Since its very beginning, the war in the Persian Gulf transfixed the nation and its financial markets. It's been a textbook example of exactly how modern communication can turn reaction times into mere seconds or minutes. Surprisingly, however, even with all of this instant information, a lot of mistakes have been made by those handling investor money.

A case could be made that the average man or woman on the street could've made some of the calls on the economic fallout from the war just as effectively as those providing well-researched financial directives from Wall Street. A lot of experts were simply too conservative, speculating that a lot more would go wrong with the war than went right."Money managers for months prepared for war, getting into cash and waiting for a major sell-off, which, basically, never came," observed Marty Zweig, editor of the Zweig Forecast, the nation's most successful stock-picking investment letter over the past decade. "After all, an hour or two after the war broke out, it was obvious that the Saudi oil fields were going to be OK, that we weren't going to see $80-a-barrel oil and that we were going to win the thing."

Zweig, who is also chairman of the Zweig Total Return Fund and the Zweig Fund, has prospered by being selectively bullish on market prospects ever since the war began.

"The first few days of the war, each time a missile would go off, people would sell stock - which was ridiculous - and we would simply come in and buy," explained Zweig. "It wasn't surprising that the markets went down when the war started back in August, for it was already shaky at that point for other reasons, but it definitely was a surprise that so many money managers had gotten themselves trapped with too much cash."

His bullish attitude continues unabated: "In terms of the stock market itself, the war is irrelevant, because the market should be 10 to 15 percent higher in another three to six months regardless of the details of the war."

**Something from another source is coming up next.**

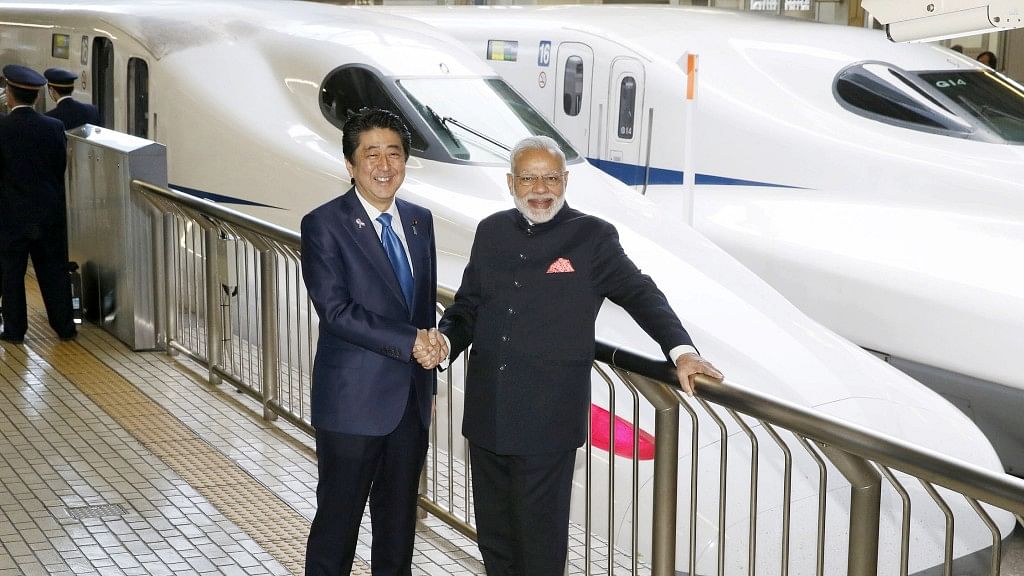 A 2016 photo of Prime Minister Narendra Modi and his Japanese counterpart Shinzo Abe posing in front of a Shinkansen bullet train in  Tokyo.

Following the war has made not only the financial industry but average Americans more cautious.

"You couldn't find a trading room in the country that didn't have televisions set up to watch reporting of the war, and the markets moved immediately with war news," observed James Annable, chief economist with First National Bank of Chicago. "Furthermore, our estimates are that the war alone caused U.S. consumer confidence to drop by about 15 percent, for consumers do not like uncertainty."

Good things will happen once the nation has the war behind it, he believes. "We expect consumer confidence to rebound with a short, successful war, meaning that the seeds have been sewn for an economic recovery and there will be less need for the Federal Reserve to reduce interest rates."

Everyone has tried to anticipate each new movement in the war.

"There was a lot of euphoria at the beginning, meaning that we'd sort of already fought the war in our minds and it was over," said John Markese, research director of the 100,000-member American Association of Individual Investors. "A successful completion of the war in a short period of time will mean we'll have secured oil price stability at least for a while, and it also represents a vote for high technology, so high-tech industries and their stocks should do well."

But he believes that the future is looking better for the entire stock market.

"There is an expectation that, with an end to the war, a rising economy and declining interest rates, the stock market should continue to do well," said Markese.

Gold has been a real clinker during the Persian Gulf war, a factor misjudged by most everyone.

"Gold is international money and all the countries involved in supporting the war, such as the Saudis, Japanese and Iraqis, have been big sellers of gold to obtain money for war payments," said Alan Posnick, senior vice president with New York-based MTB Banking Corp. "Furthermore, with victory in the war assumed in a matter of hours, you immediately went from a `war premium' in the price of gold to a virtual `peace discount' within 12 hours."